I was trying to be careful because I don't know exactly how this works on AMD CPUs, but what I meant was that in the CPUS I worked with (back in the day) there are a bunch of configuration bits that got clocked into the chip at startup to control its function. I believe that the same thing happens with modern x86 chips except that these bits come from the BIOS.

When we were debugging MIPS chips and new multiprocessor system architectures, we sometimes needed to change those configuration bits to tell the chip not to use certain performance features because they would cause the chip to produce incorrect results.

For example, if the chip was having trouble with cache coherent loads using an update protocol, we would switch the chip into invalidate mode - slower in some situations, but it worked. Or when the chips were new, we would have to make sure that the sysad bus (MIPS equivalent to FSB) ran at a particular fraction of the internal clock. Or we would have to disable out-of-order execution...

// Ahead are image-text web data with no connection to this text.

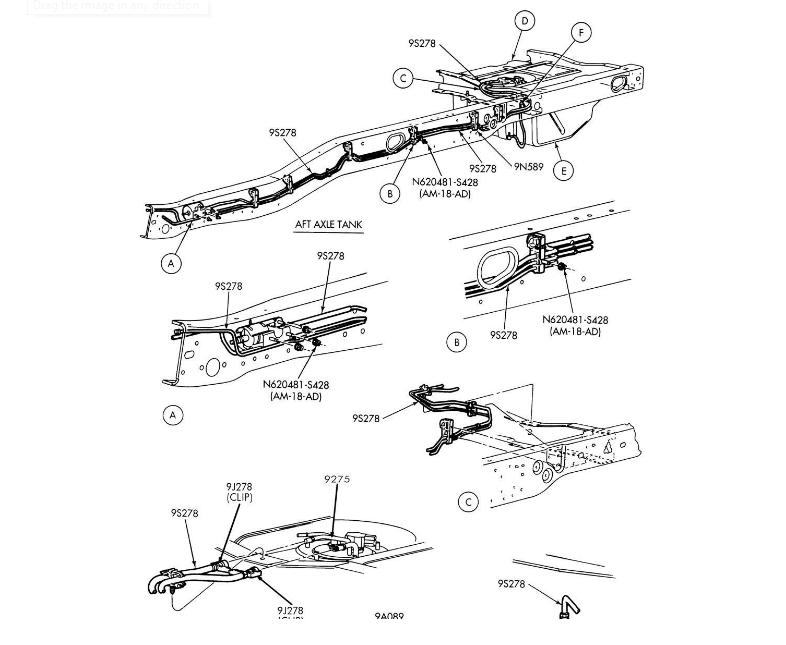 2000 Ford 7 3 Fuel System Diagram Data Wiring Diagram Free Pipe Free Pipe Vivarelliauto It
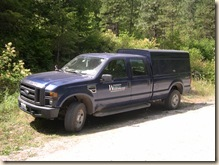 Weed pluck truck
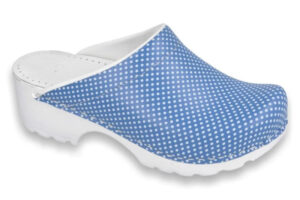 Schoenklompen Simson Vollsjo blauw met print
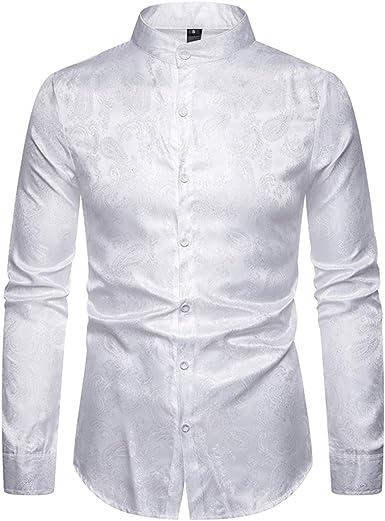 Allthemen - Camisa de vestir para hombre con estampado de cachemira y abuelo, manga larga, jacquard de seda, formal, casual, esmoquin Blanco blanco M: Amazon.es: Ropa y accesorios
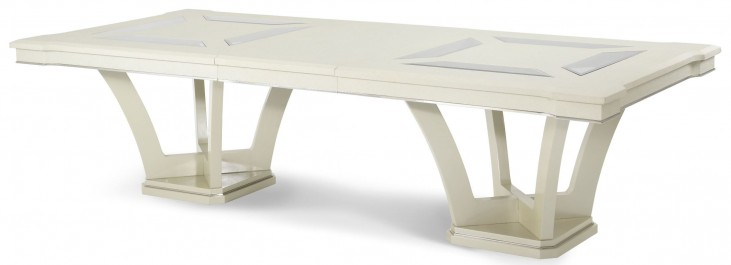 Beverly Boulevard Pearl Caviar Rectangular Extension Dining Table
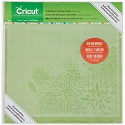 Cricut - Cutting Mats 12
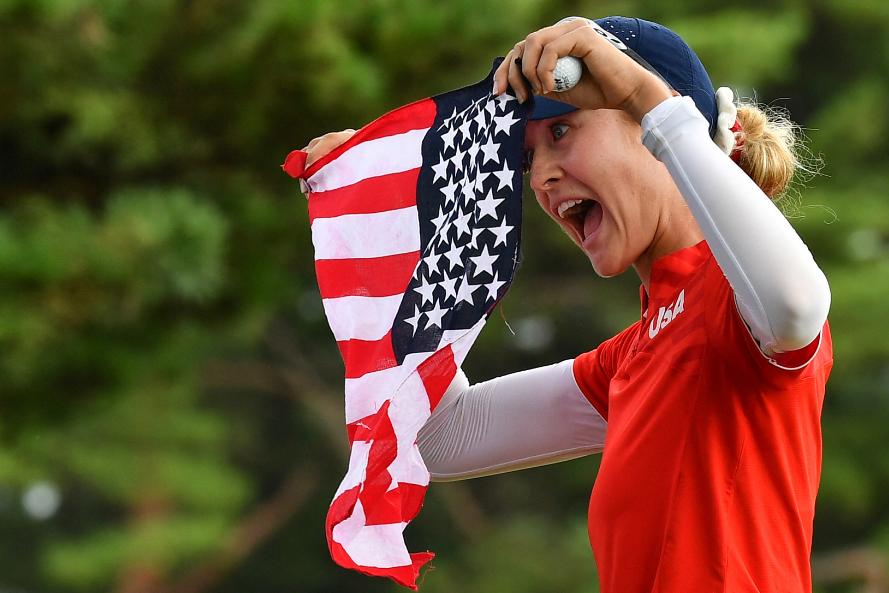 Nelly Korda ganó el oro en el golf de los Juegos Olímpicos Tokio 2020.
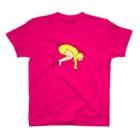 福豆のヨガ(よっこいしょ) T-shirts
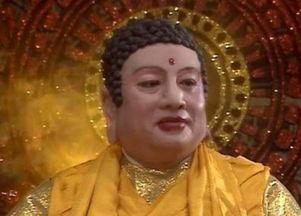 这个小孩是佛祖接班人,三界第一,如来请了53个佛当他的老师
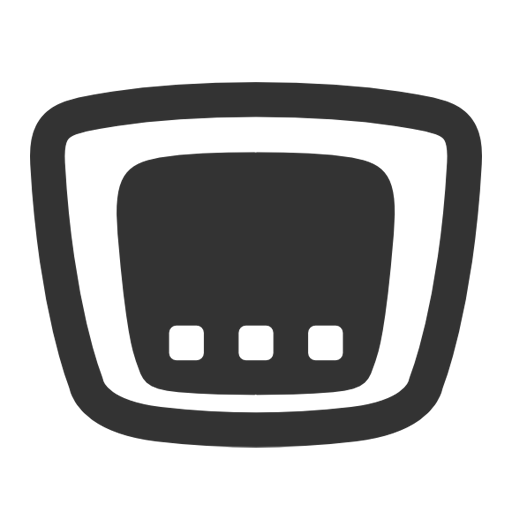 Router Icon Download Free Icons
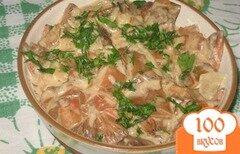 Фото рецепта: «Рыжики в сметане»
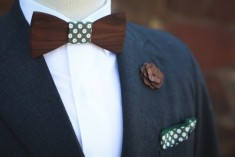Two Guys Bow Ties - Noeud papillon en bois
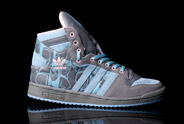 adidas Decade Hi UP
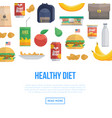 healthy diet and different food vector image vector image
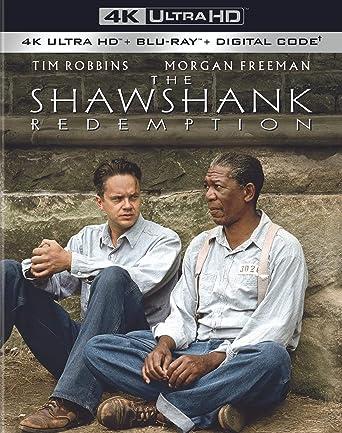 Poster. The Shawshank Redemption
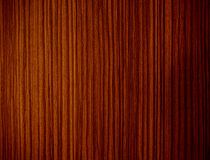 Wood floor pattern Stock Photography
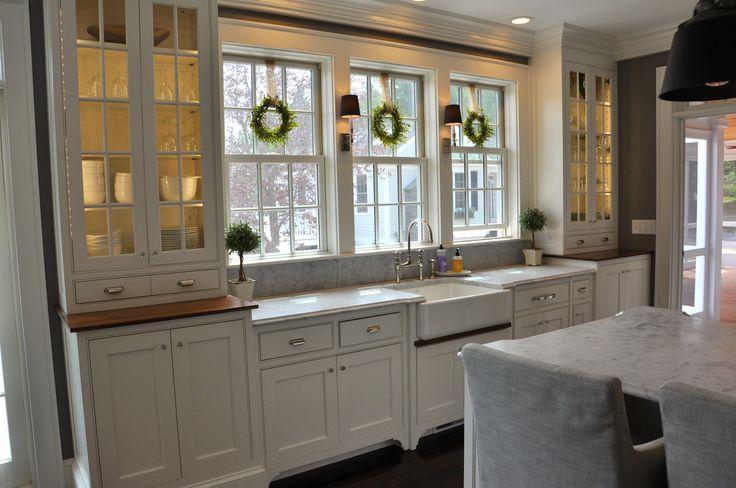 Custom Federal Style - South Burlington, VT - Connor Homes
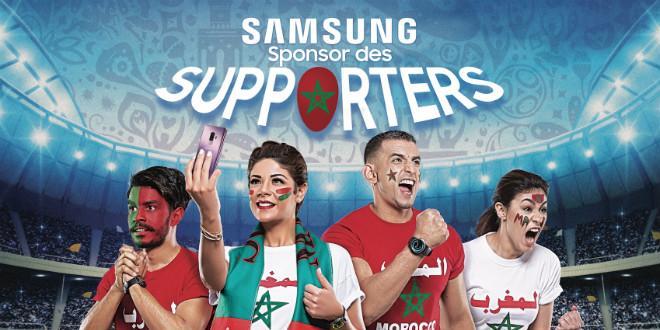 Mondial 2018: les supporters marocains ont leur sponsor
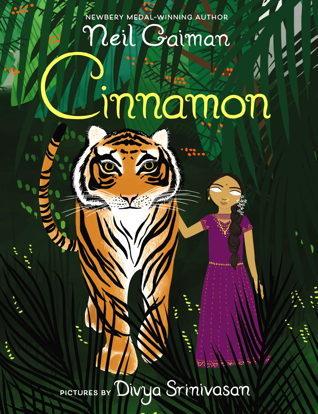 Cinnamon by Neil Gaiman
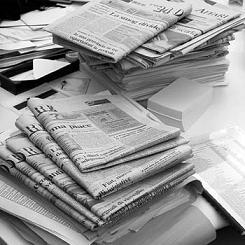 Texto periodístico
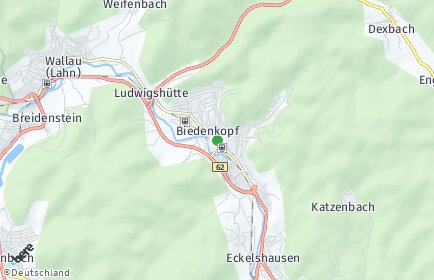 Stadtplan Biedenkopf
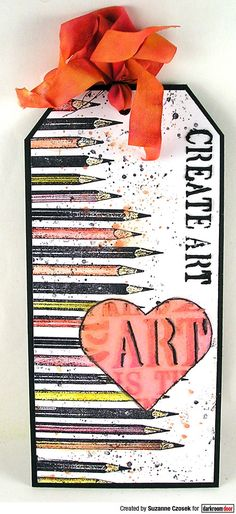 Tag by Suzanne Czosek using Darkroom Door Pencils Eclectic Stamp, Heart Stencil Set and Creativity Stencil Paint Splats, Heart Stencil, Solid Shapes, Paint Tubes, Distress Oxide Ink, Drip Painting, Pen And Watercolor, Small Heart, Mail Art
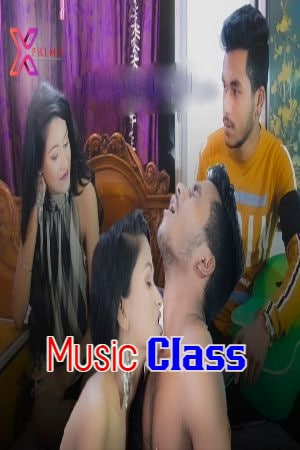 18+ Music Class 2021 XPrime UNCUT Hindi Short Film 720p HDRip 150MB Download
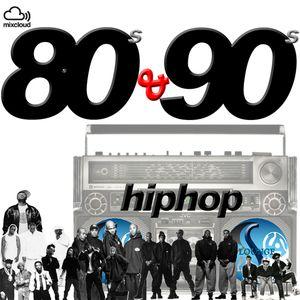 OSOL32 - Old School HipHop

It's actually a lot like software debugging. It's all about testing as much logic as you can. You have to find as many bugs as you can before you spin the chip so sometimes you have to have to run at significantly lower performance just to get the OS to boot and run benchmarks properly. Then you fix a whole bunch of bugs and critical paths at the same time and respin the chip.

We don't know where AMD is in that process, but you'd have to hope that these chips are early silicon that was able to run correctly but had performance features turned off or not well tuned (what I soemwhat simplisticly referred to as "debug mode"). It's possible that the chips are being respun as we type.

If anyone would like to enlighten me on how AMD chips get configuration bits from the BIOS and what they control (do they still load microcode?), let me know!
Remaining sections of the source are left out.